> [TASK STATEMENT]:
The word to look for is "this". Report every line of the entries below that has it.

=== DATASET EXTRACT ===

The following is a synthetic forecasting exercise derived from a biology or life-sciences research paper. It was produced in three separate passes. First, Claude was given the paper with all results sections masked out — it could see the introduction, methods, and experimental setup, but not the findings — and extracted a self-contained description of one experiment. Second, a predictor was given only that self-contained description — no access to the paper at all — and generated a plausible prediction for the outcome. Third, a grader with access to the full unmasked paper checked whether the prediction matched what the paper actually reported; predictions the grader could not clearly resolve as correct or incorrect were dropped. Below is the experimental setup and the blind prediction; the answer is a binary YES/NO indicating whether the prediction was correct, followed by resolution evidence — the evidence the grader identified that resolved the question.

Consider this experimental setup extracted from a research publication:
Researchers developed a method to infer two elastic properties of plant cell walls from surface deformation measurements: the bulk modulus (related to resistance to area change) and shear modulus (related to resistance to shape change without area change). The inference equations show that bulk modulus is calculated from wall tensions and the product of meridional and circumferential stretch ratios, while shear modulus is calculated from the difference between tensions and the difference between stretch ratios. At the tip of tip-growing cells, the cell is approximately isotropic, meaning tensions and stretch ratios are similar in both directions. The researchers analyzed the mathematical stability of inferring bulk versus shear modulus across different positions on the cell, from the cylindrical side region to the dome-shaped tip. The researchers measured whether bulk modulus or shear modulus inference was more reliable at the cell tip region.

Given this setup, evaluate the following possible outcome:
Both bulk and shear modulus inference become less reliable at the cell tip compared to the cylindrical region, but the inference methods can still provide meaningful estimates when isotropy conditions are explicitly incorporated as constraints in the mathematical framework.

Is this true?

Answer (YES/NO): NO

===

> [RESPONSE]:
Consider this experimental setup extracted from a research publication:
Given this setup, evaluate the following possible outcome:
Is this true?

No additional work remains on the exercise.